Yes, Billy Cosby. That Bill Cosby. Comedian, 80’s sitcom legend, temporary total embarrassment, and current rather impressive social activist for higher educational standards. That guy.

He was sitting there kind of like this was a book signing, although there was no books around, and there were people sitting at the table with him (the table was perpendicular to me) but I don’t recall any of them. They were just background.

So I end up within a meter of Bill Cosby, comedy legend, and a lot of possibilities flash through my mind (like telling him how much I admire his standup work, or asking for his autograph, or maybe trying to ingratiate myself so he will recommend me to someone, or whatever) but instead, what comes out is me telling Bill Cosby that I feel really terrible and depressed and ill, and I do it in this weird whispery little kid voice.

That is when things get weird.

He immediately gets up and takes out one of those flashlight things that doctors use to check your eyes, and checks my eyes, and mumbles something about my conjunctiva and this being a classic sign of something. He does more medical type testing of me, and the next thing I know, I have been admitted to the hospital and I am in some kind of mental ward.

How did we go from mall to hospital? Dunno. How does Bill Cosby have the power to admit me to a hospital? Dunno. I mean, he is, technically, a doctor, but he’s not a medical doctor. His doctorate is in, of all things, physical education.

Even in my dream, I wondered about that. I remember thinking “Wait a minute, he’s not a REAL doctor!”

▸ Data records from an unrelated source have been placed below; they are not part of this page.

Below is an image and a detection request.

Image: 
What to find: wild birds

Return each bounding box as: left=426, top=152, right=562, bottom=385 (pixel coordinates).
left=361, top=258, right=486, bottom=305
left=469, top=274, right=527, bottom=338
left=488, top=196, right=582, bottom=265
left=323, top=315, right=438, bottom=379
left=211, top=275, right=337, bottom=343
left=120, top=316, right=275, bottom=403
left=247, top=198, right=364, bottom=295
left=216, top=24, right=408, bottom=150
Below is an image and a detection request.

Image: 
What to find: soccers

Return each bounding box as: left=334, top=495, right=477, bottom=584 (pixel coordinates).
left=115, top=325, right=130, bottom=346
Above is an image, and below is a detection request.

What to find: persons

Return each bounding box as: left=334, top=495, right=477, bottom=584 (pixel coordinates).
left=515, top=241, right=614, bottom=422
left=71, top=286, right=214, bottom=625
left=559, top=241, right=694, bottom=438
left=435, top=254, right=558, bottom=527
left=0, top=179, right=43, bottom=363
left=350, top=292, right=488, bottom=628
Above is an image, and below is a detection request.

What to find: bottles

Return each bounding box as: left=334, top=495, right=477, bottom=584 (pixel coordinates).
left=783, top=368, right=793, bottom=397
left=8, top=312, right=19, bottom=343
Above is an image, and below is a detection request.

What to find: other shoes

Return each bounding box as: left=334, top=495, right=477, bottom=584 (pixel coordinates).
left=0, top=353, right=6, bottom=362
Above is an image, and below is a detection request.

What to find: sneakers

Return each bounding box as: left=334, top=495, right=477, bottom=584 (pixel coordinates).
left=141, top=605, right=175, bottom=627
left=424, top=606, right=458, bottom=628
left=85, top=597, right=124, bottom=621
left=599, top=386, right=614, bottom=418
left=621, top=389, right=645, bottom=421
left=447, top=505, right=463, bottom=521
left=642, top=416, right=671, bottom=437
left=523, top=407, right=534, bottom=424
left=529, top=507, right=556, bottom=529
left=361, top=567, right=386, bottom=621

I don’t recall much about the mental ward besides wondering what they were going to do to me and some vague impressions of the droolier kind of mental patients. But then somehow, I ended up wandering out of said hospital, and lo and behold, it is a hospital (or at least a psych ward ) located in that very same mall I was in earlier.

And I can’t find my way back to the hospital. So it turns into one of my dreams about trying to get back to where I just was, but now I can’t find it, it’s disappeared.

One last thing : this mall somehow not only had a hospital in it, but it had a store where you can buy equestrian products, including the actual horse, and a place where you could rent a horse and ride it around in an indoor park.

Oh. And it had an airport.

And that’s where the dream ended, me lost, trying to get back to the safety of the mental ward.

Mental wards hold a terrible fascination for me, so I am not surprised to see one in my dreams. Part of me thinks it would be so very nice to be in one, and have that kind of official permission to be withdrawn from the world, taken care of, given care and attention and therapy every day, and never have to worry about coping ever again.

But that, to me, would be a kind of suicide. I want to go in the other direction, towards the world, not away from it. I want to wake up, not sleep deeper.

It’s just that there’s so much to do, and I’m tired of sleeping.